##### Entries provided
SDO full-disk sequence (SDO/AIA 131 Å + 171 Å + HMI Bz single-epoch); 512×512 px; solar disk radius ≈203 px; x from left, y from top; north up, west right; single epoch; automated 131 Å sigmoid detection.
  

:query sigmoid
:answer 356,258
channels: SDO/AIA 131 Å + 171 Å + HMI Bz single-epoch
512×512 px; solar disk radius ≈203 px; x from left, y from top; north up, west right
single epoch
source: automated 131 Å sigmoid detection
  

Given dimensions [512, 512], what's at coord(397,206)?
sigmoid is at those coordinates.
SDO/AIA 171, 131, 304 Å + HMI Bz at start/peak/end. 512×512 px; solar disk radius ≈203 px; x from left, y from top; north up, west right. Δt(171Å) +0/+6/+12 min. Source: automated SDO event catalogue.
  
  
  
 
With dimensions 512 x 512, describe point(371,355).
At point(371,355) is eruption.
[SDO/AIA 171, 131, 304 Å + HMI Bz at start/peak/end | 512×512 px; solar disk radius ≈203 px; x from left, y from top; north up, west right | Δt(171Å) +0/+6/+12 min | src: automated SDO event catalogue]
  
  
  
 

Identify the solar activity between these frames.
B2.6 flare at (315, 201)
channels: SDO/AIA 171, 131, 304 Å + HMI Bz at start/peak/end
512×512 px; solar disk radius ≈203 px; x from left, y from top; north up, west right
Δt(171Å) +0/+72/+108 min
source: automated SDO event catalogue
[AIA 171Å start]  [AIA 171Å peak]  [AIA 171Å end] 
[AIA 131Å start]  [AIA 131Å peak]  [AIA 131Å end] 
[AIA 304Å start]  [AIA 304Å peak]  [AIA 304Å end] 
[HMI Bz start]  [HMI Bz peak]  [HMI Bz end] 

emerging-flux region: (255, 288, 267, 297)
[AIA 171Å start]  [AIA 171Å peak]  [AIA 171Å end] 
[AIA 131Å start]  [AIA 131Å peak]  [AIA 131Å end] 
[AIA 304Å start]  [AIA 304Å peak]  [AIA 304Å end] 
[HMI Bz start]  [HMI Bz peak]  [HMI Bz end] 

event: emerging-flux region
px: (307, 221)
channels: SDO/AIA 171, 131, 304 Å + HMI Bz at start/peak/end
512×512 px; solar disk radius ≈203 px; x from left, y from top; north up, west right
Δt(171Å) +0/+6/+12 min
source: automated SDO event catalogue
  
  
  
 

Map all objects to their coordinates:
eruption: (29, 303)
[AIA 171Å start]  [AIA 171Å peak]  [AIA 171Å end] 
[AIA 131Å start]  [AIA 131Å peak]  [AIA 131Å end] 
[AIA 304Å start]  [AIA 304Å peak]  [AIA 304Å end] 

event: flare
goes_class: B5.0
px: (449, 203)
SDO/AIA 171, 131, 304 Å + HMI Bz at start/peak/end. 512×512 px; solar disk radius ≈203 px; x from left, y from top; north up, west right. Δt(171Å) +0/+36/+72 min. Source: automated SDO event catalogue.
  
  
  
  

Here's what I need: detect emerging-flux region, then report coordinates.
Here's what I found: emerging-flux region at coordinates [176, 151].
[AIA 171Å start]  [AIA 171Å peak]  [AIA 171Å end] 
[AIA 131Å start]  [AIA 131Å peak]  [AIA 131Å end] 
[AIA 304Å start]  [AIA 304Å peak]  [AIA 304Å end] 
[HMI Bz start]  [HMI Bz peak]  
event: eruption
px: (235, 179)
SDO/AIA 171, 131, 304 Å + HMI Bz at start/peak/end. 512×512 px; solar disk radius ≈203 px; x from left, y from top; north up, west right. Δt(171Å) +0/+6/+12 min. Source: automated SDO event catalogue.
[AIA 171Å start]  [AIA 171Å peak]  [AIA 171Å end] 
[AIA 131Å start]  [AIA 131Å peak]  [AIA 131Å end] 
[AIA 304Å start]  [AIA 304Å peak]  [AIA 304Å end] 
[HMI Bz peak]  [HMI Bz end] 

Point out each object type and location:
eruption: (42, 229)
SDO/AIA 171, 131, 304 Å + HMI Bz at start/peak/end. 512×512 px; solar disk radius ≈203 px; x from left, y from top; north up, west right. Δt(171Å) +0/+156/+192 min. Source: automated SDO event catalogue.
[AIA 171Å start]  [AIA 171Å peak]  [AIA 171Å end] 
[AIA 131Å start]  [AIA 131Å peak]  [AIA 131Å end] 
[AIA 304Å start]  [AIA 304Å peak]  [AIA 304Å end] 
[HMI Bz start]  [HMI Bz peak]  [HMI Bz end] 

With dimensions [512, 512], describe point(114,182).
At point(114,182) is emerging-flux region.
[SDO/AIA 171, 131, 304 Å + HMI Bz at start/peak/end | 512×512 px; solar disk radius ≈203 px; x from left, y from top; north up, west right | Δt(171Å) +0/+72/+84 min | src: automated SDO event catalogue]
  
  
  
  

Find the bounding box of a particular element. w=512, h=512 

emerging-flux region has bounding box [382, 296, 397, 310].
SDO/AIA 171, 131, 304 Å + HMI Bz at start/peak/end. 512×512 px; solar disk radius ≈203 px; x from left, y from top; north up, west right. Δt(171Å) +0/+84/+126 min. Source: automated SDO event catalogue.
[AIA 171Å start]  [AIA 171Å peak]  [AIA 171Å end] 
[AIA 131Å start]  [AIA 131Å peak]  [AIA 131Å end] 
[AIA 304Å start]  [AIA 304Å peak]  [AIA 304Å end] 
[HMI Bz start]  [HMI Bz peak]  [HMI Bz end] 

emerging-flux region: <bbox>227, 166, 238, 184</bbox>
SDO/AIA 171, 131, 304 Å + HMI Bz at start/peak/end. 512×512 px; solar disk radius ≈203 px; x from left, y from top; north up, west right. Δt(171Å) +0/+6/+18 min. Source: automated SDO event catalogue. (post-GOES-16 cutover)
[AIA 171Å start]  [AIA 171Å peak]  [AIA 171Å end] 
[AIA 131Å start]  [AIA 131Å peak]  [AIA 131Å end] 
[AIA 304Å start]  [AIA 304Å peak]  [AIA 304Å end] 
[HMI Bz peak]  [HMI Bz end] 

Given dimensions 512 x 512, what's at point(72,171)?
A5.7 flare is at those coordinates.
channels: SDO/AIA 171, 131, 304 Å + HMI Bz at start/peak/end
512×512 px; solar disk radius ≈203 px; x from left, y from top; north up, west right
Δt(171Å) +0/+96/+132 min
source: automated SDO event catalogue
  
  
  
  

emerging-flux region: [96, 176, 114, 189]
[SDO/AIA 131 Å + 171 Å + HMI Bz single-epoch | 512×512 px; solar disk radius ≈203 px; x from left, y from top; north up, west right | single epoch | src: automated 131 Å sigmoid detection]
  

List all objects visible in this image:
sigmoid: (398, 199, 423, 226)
##########
From the data above, copy out every line with the string "epoch" in it.

SDO full-disk sequence (SDO/AIA 131 Å + 171 Å + HMI Bz single-epoch); 512×512 px; solar disk radius ≈203 px; x from left, y from top; north up, west right; single epoch; automated 131 Å sigmoid detection.
channels: SDO/AIA 131 Å + 171 Å + HMI Bz single-epoch
single epoch
[SDO/AIA 131 Å + 171 Å + HMI Bz single-epoch | 512×512 px; solar disk radius ≈203 px; x from left, y from top; north up, west right | single epoch | src: automated 131 Å sigmoid detection]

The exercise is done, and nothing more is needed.